EXERCISE BRIEF:
Copy the passage on the causes of the Great Depression below word for word, starting at "The Causes of" and ending at "to buy stocks.".
── READING PASSAGE ──
The Causes of the Great
Depression
Speculative Boom = Spectacular Crash
• Business was thriving in the 1920s
– Businesses making money
– Americans thought they could make easy money
by investing
– Seemed like there was no limit to the Bull Market
– Buying from Brokers: people who bought and sold
stocks
– Brokers let investors Buy on Margin
Buying on Margin
• Buying stocks was easy in the 1920s. You didn’t even
need to have the full amount to buy stocks.
– Example: buying on margin allowed you to only pay 10% of
the stocks price up front. You could be loaned the other
90%
– Someone with only $1,000 could borrow $9,000 and get
$10,000 worth of stocks
• Led to Stock Speculation: buying not to invest in a
company because you think it will do well, but buy
today so you can sell tomorrow and make a quick
profit.
– Leads to inflated prices of stocks (stock is worth more than
it should be
A House without a Strong Foundation
• The market was unstable because of speculation
• As the market went down, brokers wanted their
loans to be paid
• Because stock prices were falling, investors
couldn’t pay back the loans
• Individuals had to sell homes, cars, furniture to
repay debts
• Businesses had invested profits in the market and
had to close – people lost jobs.
The Crash
• Market hits its peak on
September 3, 1929
– Prices drop after this
– Sometimes in small
amounts, sometimes in
tumbles
• October 29, 1929: Black
Tuesday
– Bear Market – market in
which prices decrease
steadily
– By the end of 1929
investors had lost $30
Billion
Banking Crisis Wipes Out Savings
• During the 1920s banks
were a part of the
speculation boom
• Loaned money to brokers
who loaned money to
investors
• Banks used money from
people’s savings accounts
for the loans
• Banks began calling in their
bad loans, when people
couldn’t pay the bank back
people got nervous
Runs on the Bank
• As the economy went down, people lost
confidence in the safety of their banks holding on
to their money.
───
── DATA LISTING ──
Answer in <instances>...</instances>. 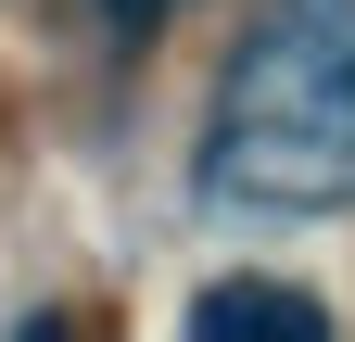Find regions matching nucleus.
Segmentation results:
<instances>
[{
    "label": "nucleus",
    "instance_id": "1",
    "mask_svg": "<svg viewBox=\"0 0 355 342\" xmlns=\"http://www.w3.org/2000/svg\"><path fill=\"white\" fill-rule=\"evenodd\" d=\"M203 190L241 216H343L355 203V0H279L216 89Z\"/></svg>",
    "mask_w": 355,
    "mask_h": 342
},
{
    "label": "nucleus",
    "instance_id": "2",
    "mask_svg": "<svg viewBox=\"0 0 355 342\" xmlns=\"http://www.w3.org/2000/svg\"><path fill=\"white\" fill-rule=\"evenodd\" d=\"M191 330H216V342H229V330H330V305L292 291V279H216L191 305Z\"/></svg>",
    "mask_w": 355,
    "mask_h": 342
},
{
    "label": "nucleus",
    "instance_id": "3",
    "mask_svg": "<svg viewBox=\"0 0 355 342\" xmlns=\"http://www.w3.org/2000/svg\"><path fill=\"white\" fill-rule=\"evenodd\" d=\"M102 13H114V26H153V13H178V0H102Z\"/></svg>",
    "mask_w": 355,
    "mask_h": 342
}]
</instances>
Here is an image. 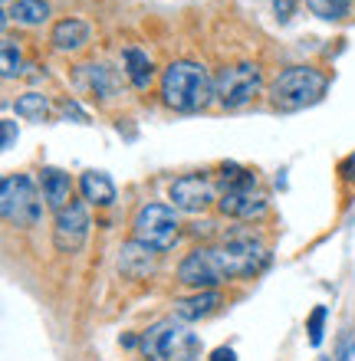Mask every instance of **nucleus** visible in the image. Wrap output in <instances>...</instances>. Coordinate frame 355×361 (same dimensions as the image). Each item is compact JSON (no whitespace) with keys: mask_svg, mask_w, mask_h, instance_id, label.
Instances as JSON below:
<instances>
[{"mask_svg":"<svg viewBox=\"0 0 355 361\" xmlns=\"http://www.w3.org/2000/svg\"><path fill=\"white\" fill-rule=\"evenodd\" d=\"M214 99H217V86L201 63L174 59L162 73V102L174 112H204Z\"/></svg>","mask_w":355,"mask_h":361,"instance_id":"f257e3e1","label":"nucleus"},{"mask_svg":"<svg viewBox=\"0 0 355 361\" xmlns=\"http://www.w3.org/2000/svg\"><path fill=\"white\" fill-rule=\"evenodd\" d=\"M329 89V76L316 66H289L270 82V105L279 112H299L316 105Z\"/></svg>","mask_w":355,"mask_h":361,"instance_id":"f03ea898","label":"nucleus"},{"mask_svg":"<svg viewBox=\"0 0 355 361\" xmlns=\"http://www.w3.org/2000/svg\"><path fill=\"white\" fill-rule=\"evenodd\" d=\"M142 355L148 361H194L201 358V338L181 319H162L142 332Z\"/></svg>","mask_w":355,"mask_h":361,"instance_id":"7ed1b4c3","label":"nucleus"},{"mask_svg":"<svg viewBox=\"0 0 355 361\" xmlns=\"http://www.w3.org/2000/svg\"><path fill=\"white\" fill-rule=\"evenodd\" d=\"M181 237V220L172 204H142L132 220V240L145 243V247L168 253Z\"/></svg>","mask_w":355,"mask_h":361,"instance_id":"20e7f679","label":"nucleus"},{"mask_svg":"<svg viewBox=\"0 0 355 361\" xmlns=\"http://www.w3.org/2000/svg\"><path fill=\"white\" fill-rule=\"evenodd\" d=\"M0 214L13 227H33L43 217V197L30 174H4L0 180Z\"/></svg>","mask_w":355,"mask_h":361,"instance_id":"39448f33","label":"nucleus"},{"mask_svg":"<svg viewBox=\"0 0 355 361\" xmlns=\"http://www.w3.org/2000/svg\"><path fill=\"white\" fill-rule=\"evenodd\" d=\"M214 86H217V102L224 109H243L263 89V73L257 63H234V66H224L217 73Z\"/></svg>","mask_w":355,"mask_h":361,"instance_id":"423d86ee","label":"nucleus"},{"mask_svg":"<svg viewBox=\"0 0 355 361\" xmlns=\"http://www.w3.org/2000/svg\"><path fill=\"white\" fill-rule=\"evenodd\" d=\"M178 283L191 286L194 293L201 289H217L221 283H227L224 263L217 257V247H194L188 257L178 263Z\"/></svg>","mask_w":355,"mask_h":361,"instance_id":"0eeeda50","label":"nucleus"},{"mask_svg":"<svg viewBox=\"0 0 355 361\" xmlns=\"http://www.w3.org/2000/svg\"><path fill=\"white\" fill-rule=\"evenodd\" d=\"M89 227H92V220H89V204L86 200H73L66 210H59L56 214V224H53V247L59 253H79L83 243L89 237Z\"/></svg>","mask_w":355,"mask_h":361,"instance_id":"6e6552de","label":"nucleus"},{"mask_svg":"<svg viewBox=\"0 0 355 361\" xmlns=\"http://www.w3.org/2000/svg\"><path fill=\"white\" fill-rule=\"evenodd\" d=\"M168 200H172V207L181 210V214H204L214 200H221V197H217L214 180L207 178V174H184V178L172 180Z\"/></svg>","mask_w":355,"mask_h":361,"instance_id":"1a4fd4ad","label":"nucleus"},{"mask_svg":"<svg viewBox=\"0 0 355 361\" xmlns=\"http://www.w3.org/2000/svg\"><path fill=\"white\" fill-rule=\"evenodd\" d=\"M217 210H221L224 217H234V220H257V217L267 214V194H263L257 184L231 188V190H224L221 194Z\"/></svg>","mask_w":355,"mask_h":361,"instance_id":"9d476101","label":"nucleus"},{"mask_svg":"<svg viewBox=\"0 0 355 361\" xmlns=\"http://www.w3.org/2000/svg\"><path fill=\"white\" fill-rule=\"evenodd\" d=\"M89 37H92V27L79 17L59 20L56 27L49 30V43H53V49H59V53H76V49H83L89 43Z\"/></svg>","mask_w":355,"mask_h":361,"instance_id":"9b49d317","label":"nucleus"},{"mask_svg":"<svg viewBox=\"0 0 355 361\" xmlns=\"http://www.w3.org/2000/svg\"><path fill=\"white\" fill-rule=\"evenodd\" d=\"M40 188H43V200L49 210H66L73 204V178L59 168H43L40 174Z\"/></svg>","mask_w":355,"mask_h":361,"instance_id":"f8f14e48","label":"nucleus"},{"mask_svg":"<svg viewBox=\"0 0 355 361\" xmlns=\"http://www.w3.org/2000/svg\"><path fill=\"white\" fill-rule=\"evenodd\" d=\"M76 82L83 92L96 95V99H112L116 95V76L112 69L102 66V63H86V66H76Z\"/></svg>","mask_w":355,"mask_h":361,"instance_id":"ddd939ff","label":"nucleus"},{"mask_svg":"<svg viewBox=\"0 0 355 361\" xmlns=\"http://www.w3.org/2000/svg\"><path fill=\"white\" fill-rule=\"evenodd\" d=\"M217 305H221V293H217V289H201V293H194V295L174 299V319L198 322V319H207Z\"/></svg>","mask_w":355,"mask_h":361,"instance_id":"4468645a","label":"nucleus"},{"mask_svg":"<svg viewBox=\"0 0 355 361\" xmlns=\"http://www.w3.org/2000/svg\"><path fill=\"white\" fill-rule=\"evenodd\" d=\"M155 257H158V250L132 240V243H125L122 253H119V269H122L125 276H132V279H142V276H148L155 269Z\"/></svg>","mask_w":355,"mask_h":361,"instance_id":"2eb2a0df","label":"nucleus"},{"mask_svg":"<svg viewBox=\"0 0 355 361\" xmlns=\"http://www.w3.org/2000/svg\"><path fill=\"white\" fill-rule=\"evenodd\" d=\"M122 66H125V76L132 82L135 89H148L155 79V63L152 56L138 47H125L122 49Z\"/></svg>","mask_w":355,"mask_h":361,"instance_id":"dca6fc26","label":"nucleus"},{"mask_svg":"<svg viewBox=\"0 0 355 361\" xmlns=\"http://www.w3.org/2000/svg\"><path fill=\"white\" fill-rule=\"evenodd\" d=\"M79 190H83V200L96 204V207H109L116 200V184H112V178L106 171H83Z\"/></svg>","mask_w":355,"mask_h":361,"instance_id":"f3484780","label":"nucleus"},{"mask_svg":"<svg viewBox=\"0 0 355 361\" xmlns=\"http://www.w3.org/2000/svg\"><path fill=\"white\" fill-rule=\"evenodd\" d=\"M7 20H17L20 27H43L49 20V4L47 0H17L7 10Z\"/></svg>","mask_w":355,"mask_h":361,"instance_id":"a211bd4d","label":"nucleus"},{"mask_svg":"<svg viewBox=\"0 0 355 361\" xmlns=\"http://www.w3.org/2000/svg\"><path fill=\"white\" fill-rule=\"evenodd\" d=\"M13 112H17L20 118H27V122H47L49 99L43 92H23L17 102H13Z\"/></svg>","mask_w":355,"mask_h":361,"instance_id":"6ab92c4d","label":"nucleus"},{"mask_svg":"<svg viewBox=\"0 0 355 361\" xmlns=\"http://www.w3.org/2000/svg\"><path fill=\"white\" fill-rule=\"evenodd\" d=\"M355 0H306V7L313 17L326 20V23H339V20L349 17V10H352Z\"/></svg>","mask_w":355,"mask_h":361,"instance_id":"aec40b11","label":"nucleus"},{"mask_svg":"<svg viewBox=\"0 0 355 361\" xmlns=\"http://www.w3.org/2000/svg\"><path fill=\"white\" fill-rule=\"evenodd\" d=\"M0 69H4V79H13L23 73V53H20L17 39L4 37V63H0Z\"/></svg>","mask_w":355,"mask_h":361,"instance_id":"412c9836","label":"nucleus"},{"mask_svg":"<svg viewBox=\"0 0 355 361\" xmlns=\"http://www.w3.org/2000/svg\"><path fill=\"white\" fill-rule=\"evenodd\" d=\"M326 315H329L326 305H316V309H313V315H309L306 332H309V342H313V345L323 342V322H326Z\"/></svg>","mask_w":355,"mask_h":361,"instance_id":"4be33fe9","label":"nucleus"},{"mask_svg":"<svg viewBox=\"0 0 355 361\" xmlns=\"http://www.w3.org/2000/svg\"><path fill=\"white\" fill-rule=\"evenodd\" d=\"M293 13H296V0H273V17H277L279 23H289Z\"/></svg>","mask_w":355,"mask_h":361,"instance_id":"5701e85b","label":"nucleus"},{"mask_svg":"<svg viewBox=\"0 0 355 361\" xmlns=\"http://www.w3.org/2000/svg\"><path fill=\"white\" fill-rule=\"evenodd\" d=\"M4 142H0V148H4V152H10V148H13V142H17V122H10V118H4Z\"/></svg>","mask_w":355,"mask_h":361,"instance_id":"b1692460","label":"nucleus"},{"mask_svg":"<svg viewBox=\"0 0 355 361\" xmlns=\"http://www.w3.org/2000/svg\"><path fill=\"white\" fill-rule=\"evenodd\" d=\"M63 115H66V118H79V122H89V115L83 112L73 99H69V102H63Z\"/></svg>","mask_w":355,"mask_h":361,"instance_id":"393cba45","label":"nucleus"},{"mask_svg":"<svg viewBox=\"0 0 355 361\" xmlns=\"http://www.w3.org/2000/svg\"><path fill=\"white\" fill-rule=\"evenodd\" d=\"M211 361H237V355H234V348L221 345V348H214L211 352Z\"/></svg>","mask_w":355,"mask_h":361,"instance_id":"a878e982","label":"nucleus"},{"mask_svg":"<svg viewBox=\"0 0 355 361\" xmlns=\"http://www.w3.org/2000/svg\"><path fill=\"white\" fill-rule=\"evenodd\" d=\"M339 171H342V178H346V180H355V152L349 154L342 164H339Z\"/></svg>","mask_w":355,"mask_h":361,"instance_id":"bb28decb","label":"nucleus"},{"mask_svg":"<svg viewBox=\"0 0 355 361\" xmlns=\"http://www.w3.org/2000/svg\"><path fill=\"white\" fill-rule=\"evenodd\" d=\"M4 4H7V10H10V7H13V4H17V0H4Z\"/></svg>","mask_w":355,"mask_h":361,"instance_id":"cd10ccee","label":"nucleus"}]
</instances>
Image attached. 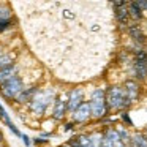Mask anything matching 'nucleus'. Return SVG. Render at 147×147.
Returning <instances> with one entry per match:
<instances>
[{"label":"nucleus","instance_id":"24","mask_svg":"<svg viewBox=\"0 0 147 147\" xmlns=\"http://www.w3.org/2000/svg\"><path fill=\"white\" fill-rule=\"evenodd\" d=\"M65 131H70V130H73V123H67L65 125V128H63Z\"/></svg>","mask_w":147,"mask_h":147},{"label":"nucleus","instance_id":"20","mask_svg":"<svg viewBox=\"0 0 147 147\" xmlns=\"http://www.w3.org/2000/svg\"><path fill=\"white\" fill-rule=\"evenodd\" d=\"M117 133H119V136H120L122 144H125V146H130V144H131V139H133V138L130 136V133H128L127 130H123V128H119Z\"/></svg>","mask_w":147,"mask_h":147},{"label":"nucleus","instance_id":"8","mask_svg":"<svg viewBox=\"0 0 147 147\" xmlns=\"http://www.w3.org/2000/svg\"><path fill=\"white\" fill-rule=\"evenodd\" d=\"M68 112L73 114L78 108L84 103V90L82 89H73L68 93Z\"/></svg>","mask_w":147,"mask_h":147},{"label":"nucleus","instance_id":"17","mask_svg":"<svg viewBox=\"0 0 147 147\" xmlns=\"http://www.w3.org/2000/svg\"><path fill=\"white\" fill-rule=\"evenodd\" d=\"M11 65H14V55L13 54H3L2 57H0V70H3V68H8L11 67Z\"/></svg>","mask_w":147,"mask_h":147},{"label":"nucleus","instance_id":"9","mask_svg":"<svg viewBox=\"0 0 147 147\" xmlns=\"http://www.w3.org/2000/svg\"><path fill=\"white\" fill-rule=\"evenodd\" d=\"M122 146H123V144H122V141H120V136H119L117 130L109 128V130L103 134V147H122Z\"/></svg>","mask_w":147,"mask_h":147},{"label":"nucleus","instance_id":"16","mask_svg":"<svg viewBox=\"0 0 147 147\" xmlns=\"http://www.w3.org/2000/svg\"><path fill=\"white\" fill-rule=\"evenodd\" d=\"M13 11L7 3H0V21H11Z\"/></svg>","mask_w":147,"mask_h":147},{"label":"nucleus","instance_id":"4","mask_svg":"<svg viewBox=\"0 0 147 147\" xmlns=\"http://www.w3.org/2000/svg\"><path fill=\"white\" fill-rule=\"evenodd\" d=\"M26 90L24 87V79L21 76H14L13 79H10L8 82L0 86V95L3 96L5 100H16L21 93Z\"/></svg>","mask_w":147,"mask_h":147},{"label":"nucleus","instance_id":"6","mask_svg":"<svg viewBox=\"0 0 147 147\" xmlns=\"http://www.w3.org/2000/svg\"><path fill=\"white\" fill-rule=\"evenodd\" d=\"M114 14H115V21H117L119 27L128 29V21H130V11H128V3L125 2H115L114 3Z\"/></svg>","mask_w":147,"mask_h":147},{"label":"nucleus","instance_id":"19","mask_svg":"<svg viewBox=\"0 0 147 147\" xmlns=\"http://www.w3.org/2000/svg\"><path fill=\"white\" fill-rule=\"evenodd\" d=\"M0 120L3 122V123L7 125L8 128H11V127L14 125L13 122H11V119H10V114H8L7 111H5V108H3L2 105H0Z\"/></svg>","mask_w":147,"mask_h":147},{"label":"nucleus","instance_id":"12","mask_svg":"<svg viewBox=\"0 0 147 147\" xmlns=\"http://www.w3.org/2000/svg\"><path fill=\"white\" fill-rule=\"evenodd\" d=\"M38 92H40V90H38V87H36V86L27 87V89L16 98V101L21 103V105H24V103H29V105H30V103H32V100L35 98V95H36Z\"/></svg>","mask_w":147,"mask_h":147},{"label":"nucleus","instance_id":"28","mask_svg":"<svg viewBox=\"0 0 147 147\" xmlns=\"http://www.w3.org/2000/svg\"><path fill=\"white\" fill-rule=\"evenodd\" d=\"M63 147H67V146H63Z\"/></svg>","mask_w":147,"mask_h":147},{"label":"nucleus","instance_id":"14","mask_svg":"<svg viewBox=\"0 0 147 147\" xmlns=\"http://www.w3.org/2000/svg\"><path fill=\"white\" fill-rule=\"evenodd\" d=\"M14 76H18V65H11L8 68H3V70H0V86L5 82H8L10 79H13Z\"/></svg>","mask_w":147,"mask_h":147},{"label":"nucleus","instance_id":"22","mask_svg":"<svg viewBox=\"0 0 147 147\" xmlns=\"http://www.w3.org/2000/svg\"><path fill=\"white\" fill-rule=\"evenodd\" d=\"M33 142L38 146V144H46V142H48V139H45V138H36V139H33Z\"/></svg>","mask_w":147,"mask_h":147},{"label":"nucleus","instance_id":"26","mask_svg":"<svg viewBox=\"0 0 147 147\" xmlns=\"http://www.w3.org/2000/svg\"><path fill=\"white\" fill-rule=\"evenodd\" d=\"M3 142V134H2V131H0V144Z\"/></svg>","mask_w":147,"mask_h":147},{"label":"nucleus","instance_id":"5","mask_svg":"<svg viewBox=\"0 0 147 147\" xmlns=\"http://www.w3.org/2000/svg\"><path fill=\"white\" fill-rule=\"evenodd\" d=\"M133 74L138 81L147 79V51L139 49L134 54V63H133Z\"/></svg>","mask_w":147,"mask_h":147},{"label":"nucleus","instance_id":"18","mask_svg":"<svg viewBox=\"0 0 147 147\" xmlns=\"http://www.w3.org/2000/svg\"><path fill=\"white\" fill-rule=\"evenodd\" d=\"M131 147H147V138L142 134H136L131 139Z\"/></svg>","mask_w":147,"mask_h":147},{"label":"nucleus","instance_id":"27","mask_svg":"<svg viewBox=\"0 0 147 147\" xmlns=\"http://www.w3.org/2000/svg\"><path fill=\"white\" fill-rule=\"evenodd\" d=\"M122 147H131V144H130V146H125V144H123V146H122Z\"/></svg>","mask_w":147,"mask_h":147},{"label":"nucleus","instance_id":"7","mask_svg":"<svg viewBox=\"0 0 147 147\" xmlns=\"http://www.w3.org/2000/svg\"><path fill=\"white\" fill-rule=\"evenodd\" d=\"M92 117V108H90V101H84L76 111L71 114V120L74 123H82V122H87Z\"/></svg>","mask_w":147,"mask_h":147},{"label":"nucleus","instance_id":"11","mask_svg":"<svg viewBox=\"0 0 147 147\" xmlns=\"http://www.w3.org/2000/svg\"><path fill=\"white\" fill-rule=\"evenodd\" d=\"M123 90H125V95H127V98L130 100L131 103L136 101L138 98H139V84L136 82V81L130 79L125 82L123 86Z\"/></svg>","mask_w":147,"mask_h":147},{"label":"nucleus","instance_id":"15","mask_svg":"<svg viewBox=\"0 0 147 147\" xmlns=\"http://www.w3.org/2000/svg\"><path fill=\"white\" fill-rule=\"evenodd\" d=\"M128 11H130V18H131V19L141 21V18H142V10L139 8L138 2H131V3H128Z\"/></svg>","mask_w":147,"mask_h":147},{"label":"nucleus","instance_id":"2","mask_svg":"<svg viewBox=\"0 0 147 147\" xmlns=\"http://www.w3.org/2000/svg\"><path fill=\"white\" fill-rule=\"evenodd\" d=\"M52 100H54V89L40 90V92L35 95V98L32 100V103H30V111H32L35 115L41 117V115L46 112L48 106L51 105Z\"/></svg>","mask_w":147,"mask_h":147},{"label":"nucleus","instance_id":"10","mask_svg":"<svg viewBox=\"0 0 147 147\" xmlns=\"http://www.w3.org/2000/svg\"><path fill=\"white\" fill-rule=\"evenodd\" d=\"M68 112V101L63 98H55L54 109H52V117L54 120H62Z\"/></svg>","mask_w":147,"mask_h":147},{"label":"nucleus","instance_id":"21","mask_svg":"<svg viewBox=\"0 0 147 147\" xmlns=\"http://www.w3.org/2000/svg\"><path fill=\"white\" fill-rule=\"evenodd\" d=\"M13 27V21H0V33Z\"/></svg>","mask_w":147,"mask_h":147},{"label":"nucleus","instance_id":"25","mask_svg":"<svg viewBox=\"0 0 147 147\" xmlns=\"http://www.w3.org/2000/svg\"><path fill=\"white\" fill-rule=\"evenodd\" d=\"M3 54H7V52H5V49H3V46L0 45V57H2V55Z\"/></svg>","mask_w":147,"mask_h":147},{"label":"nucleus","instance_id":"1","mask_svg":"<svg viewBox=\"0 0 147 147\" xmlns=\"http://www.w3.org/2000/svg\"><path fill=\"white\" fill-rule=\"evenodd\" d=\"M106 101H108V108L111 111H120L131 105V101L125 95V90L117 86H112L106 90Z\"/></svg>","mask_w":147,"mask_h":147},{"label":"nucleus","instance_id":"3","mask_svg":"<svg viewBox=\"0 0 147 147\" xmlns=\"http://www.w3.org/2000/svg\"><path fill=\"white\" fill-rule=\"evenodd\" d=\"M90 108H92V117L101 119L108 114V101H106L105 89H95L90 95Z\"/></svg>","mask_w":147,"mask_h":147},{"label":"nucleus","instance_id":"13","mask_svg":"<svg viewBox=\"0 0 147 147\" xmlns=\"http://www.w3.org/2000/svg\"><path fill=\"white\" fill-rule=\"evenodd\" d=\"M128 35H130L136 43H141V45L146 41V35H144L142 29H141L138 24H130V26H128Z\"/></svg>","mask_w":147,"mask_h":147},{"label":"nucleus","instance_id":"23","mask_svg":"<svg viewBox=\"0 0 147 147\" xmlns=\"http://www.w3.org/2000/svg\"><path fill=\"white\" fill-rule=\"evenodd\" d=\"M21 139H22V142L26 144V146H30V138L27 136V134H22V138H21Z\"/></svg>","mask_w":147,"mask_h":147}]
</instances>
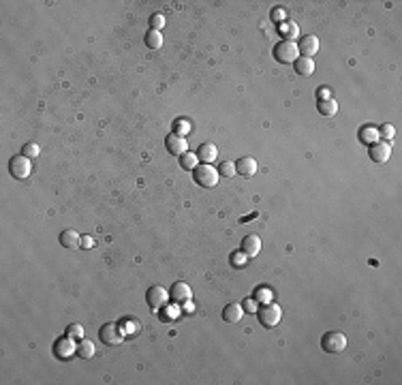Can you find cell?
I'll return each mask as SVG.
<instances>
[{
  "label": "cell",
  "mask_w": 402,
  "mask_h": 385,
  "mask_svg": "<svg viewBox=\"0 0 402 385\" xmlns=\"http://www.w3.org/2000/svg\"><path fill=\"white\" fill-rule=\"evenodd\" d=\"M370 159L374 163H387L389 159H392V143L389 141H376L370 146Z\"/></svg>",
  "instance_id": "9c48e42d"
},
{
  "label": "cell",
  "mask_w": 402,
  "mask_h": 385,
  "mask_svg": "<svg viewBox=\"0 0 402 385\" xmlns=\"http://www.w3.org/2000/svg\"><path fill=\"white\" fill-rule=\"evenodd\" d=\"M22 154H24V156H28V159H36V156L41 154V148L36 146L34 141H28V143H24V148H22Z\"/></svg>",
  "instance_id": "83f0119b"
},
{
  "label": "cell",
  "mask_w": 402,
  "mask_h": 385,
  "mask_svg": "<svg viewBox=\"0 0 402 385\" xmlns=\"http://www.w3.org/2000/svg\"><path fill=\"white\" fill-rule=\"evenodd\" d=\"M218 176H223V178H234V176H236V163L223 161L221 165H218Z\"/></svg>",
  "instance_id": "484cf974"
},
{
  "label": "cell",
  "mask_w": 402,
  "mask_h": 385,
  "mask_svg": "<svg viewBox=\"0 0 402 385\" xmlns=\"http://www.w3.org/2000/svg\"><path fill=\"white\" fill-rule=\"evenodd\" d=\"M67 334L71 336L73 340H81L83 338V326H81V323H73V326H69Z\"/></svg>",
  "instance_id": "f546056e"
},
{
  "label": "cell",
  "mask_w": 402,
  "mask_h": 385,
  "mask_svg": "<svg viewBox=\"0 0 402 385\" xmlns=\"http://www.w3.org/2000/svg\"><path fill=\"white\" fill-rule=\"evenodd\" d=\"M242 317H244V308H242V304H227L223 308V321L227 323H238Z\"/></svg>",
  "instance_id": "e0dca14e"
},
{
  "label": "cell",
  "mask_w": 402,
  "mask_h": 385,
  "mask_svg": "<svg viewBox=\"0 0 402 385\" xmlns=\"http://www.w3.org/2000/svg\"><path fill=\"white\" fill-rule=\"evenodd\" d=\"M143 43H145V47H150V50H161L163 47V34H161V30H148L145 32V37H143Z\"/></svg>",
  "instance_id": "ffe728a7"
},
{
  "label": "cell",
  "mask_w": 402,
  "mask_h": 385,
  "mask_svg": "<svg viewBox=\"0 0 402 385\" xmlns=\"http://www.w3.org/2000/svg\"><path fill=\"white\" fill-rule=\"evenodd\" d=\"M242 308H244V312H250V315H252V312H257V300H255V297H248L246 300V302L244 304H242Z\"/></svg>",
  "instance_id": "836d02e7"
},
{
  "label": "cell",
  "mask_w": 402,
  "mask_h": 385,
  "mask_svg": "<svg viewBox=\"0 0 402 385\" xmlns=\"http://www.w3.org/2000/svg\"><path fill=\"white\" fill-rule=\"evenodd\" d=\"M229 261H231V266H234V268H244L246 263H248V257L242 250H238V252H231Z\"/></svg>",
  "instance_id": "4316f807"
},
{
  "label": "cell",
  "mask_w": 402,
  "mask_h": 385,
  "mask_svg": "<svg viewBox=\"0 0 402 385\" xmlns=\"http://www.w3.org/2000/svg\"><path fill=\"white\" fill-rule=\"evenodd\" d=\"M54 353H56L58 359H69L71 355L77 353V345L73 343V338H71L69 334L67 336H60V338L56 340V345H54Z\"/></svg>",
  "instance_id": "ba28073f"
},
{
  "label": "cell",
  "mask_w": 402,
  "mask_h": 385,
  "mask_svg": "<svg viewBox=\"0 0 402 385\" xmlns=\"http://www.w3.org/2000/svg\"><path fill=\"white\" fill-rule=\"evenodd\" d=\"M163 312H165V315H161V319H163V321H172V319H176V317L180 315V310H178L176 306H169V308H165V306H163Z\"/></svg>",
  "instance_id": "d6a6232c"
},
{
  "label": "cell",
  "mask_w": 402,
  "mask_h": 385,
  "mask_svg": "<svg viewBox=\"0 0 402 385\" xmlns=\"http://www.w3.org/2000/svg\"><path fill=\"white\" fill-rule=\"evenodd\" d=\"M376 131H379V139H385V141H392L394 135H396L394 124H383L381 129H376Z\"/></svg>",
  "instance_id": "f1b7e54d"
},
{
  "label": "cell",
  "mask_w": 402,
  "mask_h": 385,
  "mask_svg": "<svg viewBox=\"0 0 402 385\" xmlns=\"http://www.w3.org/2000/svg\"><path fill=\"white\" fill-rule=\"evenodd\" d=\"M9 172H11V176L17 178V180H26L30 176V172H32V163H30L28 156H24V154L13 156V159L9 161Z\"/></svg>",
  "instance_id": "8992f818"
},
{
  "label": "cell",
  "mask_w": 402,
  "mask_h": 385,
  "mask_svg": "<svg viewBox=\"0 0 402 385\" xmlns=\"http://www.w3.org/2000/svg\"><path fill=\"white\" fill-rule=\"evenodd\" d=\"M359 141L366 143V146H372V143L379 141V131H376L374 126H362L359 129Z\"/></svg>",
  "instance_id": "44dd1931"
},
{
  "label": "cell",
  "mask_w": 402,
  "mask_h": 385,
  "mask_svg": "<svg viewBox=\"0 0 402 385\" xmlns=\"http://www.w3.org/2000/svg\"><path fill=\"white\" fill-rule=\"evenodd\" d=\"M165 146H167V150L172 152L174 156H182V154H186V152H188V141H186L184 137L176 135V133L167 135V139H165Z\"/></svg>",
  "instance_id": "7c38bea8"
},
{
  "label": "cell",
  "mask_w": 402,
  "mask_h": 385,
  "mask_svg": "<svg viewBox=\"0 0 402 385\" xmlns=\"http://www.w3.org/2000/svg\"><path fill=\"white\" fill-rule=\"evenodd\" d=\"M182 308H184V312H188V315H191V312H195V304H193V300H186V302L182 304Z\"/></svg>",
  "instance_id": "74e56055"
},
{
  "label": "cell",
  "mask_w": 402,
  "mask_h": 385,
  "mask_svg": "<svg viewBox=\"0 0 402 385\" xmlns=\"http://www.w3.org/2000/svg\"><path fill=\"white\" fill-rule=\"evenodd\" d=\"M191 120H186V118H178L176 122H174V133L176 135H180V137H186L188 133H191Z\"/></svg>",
───
FULL OUTPUT:
The Causes of the Great
Depression
Speculative Boom = Spectacular Crash
• Business was thriving in the 1920s
– Businesses making money
– Americans thought they could make easy money
by investing
– Seemed like there was no limit to the Bull Market
– Buying from Brokers: people who bought and sold
stocks
– Brokers let investors Buy on Margin
Buying on Margin
• Buying stocks was easy in the 1920s. You didn’t even
need to have the full amount to buy stocks.